__EXTRACT TO READ__
────────────────

Will it be mere extension of economic ruin for all but tycoons, under Hillary or Barak or Mitt or Rudy?

Or will Shrub and Darth refuse to budge and deepen our impoverishment under openly fascistic martial law?

Or might the brewing Turkish/Kurdish skirmish ignite our next world war?

I wrote the preceding notes a week ago, expecting to raise eyebrows with further musings on how easily a Turkish advance into Kurdistan could escalate into an ultimate horror, given various energy pipeline schemes involving Turkey as a hub. But while I was working out the intricacies of allegiances, Shrub stole my thunder. His ruminations on World War III are less complicated. He’s set to invite global conflict on the sole pretext of denying Iran further nuclear know-how. Not a bomb, nor facilities equal to producing one, but simply a growing body of knowledge. New message: No more tinkering or you’re toast.

After Shrub’s calculated, pretend-casual words, the notion of World War III isn’t jaw-dropping, but there’s still some new-news in the essay I’d intended. Most outside the transnational oil and gas club would be surprised by the shape and scale of “Pipelineistan” — a term coined by Pepe Escobar in his book Globalistan: How the Globalized World Is Dissolving into Liquid War (Nimble Books, Ann Arbor, MI, Dec. 2006). His volume, a far more thorough presentation of rivalries within the energy arena than I’d ever seen before, is hard slogging. While reading it, I’ve also been studying more recent antics of key players. Putin keeps popping up in the catbird seat, playing Europe and Asia against one another on behalf of Gazprom (now barely controlled by the state at 51 percent and on track to become the world’s largest corporate entity before long), and American companies keep losing out on deals at every turn.

I’ll elaborate on this lore soon, in a review of the book. For the moment, though, let’s review the prospect of World War III. Should it break out right away, we’ll probably lose. Face it, we’ve never been weaker — our treasury depleted; our debt stratospheric; our export trade based on arming other countries; our military so enfeebled it needs mercenaries; our populace dumbed-down and deluded; and respect for our nation around the globe as eroded as our civil liberties. Some Superpower we are, after three decades of policies that picked our pockets to enrich corporations with no fealty to anything but profits and tax-dodging.

────────────────

[Stored data]
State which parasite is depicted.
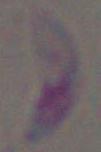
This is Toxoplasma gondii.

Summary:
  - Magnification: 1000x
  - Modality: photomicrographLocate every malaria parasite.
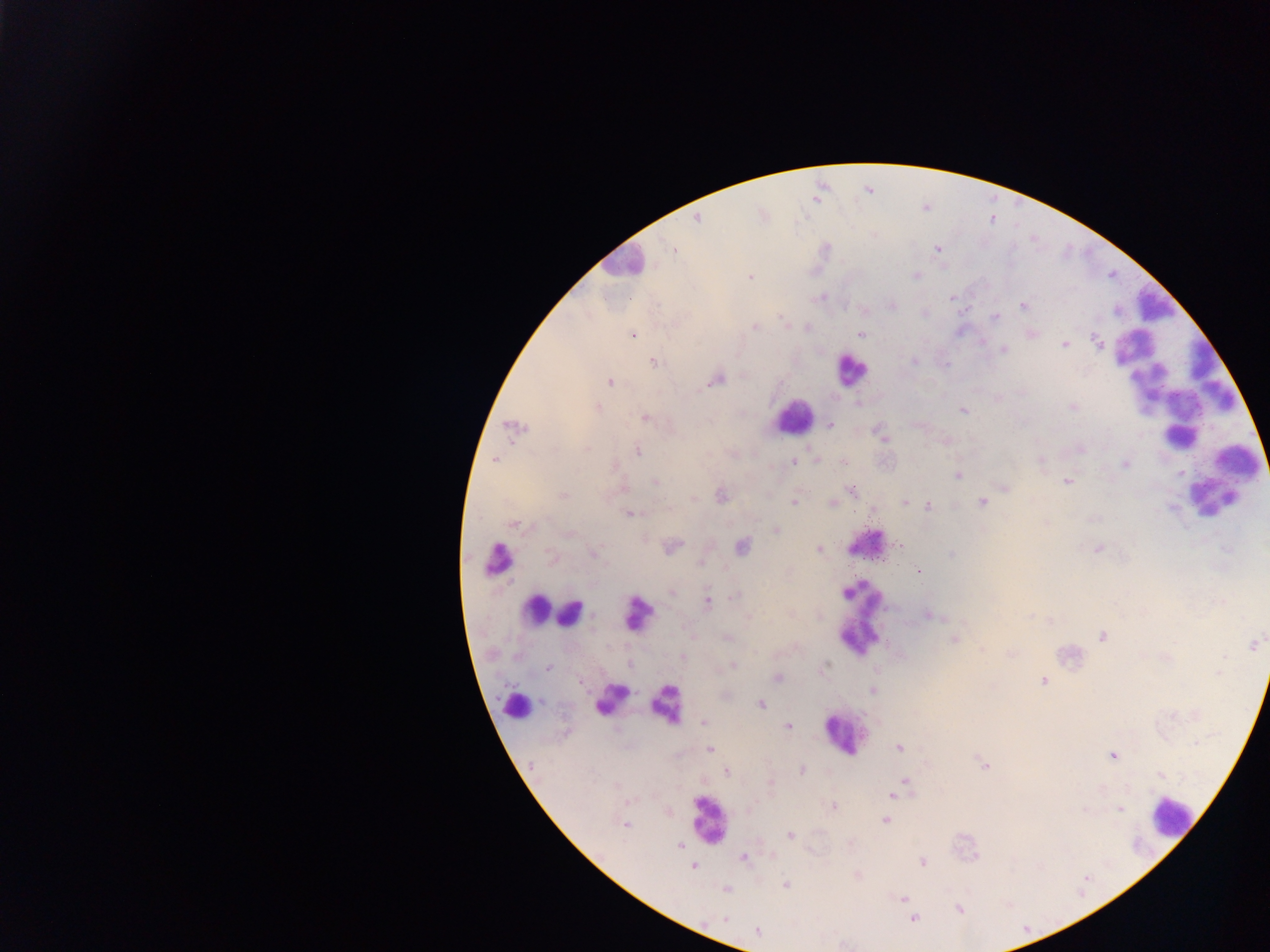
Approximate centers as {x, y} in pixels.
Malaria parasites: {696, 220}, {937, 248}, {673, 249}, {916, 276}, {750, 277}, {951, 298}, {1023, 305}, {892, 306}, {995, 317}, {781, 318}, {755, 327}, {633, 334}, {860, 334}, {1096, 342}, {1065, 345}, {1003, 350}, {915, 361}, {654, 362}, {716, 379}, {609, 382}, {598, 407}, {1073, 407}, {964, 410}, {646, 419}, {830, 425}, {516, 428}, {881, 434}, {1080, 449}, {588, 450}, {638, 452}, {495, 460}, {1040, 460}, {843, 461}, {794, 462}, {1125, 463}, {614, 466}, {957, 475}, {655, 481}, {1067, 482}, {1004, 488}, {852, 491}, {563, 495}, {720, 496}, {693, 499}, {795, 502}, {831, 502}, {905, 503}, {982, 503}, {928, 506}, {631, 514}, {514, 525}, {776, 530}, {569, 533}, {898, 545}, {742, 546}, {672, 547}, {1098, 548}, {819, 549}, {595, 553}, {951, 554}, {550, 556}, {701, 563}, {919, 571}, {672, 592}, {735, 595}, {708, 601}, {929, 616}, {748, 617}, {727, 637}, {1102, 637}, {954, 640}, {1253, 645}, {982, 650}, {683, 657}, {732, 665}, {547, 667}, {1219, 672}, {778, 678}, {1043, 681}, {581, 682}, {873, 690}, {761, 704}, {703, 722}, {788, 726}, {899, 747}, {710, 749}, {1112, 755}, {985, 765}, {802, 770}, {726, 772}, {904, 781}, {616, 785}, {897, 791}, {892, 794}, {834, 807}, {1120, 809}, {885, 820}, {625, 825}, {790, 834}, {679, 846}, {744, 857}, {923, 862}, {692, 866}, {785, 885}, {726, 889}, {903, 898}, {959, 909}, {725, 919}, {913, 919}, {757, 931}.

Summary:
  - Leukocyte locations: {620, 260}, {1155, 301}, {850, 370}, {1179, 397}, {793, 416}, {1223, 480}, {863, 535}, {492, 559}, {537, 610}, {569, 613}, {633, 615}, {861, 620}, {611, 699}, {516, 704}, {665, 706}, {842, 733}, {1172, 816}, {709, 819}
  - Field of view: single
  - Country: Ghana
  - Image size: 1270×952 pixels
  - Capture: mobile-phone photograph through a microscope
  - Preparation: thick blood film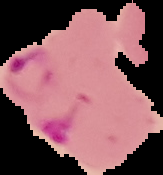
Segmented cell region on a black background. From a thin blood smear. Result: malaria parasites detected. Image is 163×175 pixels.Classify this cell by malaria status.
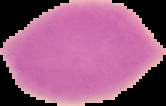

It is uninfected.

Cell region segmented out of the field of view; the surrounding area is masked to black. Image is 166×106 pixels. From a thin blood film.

────────────────

__WRITTEN EXERCISE 1__
In the essay on a possible World War III, change "Superpower" to "Great Power" in everything from "I’ll elaborate on" down to "profits and tax-dodging.", and write out that passage again.
__WRITTEN EXERCISE 2__
According to the essay on a possible World War III, who coined the term "Pipelineistan"?
__WRITTEN EXERCISE 3__
Proceed with the essay on the prospect of World War III, picking up after its final sentence.

__EXPECTED OUTPUT 1__
I’ll elaborate on this lore soon, in a review of the book. For the moment, though, let’s review the prospect of World War III. Should it break out right away, we’ll probably lose. Face it, we’ve never been weaker — our treasury depleted; our debt stratospheric; our export trade based on arming other countries; our military so enfeebled it needs mercenaries; our populace dumbed-down and deluded; and respect for our nation around the globe as eroded as our civil liberties. Some Great Power we are, after three decades of policies that picked our pockets to enrich corporations with no fealty to anything but profits and tax-dodging.

__EXPECTED OUTPUT 2__
Pepe Escobar, in his book Globalistan: How the Globalized World Is Dissolving into Liquid War.

__EXPECTED OUTPUT 3__
So what the freak can Shrub and His Thugs be thinking? Yeah, they could bomb Iran in a heartbeat, as they’re itching to do, and embroider the tale with any lies they like. And they could instantly impose a draft, along with martial law. Whipping up a media frenzy would be harder this time, but doable, especially since they have all those concentration camps ready for dissenters. Enthusiasts could be rewarded with decent pay and benefits in defense industry jobs, as a full-bore War Economy takes off — those employees’ gains balanced against use of prisoners as slave labor, so profits wouldn’t suffer; they’d soar. The government and its corporate owners might even throw in extra enticements for willing workers, maybe letting them keep their homes and forgiving some of their debt. Meanwhile, many of the same companies, ostensibly American, could cash in on the “enemy” side, too, as quite a few U.S. firms did by operating in Hitler’s Germany.

But what if governments elsewhere kicked foreigners out and nationalized their holdings? That isn’t unthinkable. And what if there’s too much loathing here for all critics to be controlled by Shrub’s hired killers? Millions might well refuse to work for his war machine and band together in the streets, not allowing themselves to be grabbed at home off the world’s radar.

It seems too vast a chance for them to take, doesn’t it? And yet reality has never stood in their way before. Neo-cons boast that they “make their own reality,” remember.

So what do they stand to gain from waging a war they can’t win? Is helping their buddies make billions enough to justify the waste and the horror?

Well, in Iraq it has been. There’s no downside for those who created and sustain that debacle. Win or lose, the war-makers, their abettors and the investors get paid. All costs are borne by suffering Iraqis, our troops and American taxpayers.

Picture World War III as the same sort of corporate invention, but bigger: a clash of Titans, not governments but corporations wanting more and at last willing, in red ink terms, to risk some bleeding. That their proxies who do the actual fighting risk lives, limbs, health, freedom, even countries they love will be sheer sound and fury, signifying nothing to those in the boardrooms, who care only for the balance sheets and their personal hoards. No doubt Shrub craves the chance to drop bombs across Pipelineistan, where our corporations have built much less infrastructure than others. In a day or two, he could set the competitors back by a decade — and, with what he’d see as luck, the war might even spread to South America, so he could pound the latest pipeline there.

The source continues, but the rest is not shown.